Tal postura gera e alimenta diferentes tipos de fundamentalismo, como religioso, político, cultural e de opinião. A hegemonia do pensamento único promove intolerância e discriminação contra as diversidades que nos conformam e nos enriquecem como coletividade. Igualmente, são vários os riscos pessoais que ameaçam a prática educativa e se convertem em desafios. Entre eles, podemos destacar a apatia, o desânimo, a prepotência, a impotência diante das dificuldades, o ativismo irreflexivo e o fatalismo que imobiliza e impede transformações.

Atualmente, a obrigatoriedade do distanciamento social, devido à pandemia, desencadeou um desafio educativo enorme em diversos países: descobrir quando e como iniciar o retorno às escolas, sem colocar em risco a saúde de estudantes, professores e equipes administrativas. Injusto seria responsabilizar os educadores pelos possíveis problemas, atrasos ou defasagens na aprendizagem durante a pandemia. Uma conversação aberta, séria e profissional, envolvendo educadores, gestores educativos, secretarias e ministério da educação é o caminho para buscar respostas para essa situação.

Os desafios não devem paralisar os educadores. Pelo contrário, muitas são as possibilidades que oferece a educação na atualidade. Em um mundo tecnicamente fragmentado, a tarefa educativa de fomentar processos integradores e não aceitar reducionismos é essencial. O desencanto e a insatisfação das pessoas, ou a descrença em transformações sociais e políticas positivas, podem se converter em oportunidade para novos pensamentos e renovadas metodologias educacionais.

É impostergável reinstalar o caráter utópico da educação, aquele que reconhece que a ação educativa, ainda que tenha limites, se alimenta de esperança e contribui para a formação e o crescimento das pessoas. Para que sejam o que ainda não são, mas que podem vir a ser. E para a geração de relacionalidades saudáveis, nos diversos espaços da convivência humana e planetária.

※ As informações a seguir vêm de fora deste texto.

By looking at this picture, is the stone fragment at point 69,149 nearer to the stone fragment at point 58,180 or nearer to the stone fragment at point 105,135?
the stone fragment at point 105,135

Todo país que almeje um verdadeiro desenvolvimento para seu povo e a superação das crises que impactam a atualidade precisa reconhecer a importância do trabalho dos educadores. Aqueles profissionais que, cotidianamente, assumem o maravilhoso desafio de motivar e acompanhar outras pessoas em suas aprendizagens.

A valorização da educação, através do reconhecimento dos educadores e a implementação de políticas públicas condizentes, não pode ficar para amanhã. Esse é o caminho para que a educação responda satisfatoriamente à sua vocação ético-política, de vislumbrar novos horizontes pessoais, sociais, políticos e econômicos. Horizontes possíveis, necessários e alcançáveis.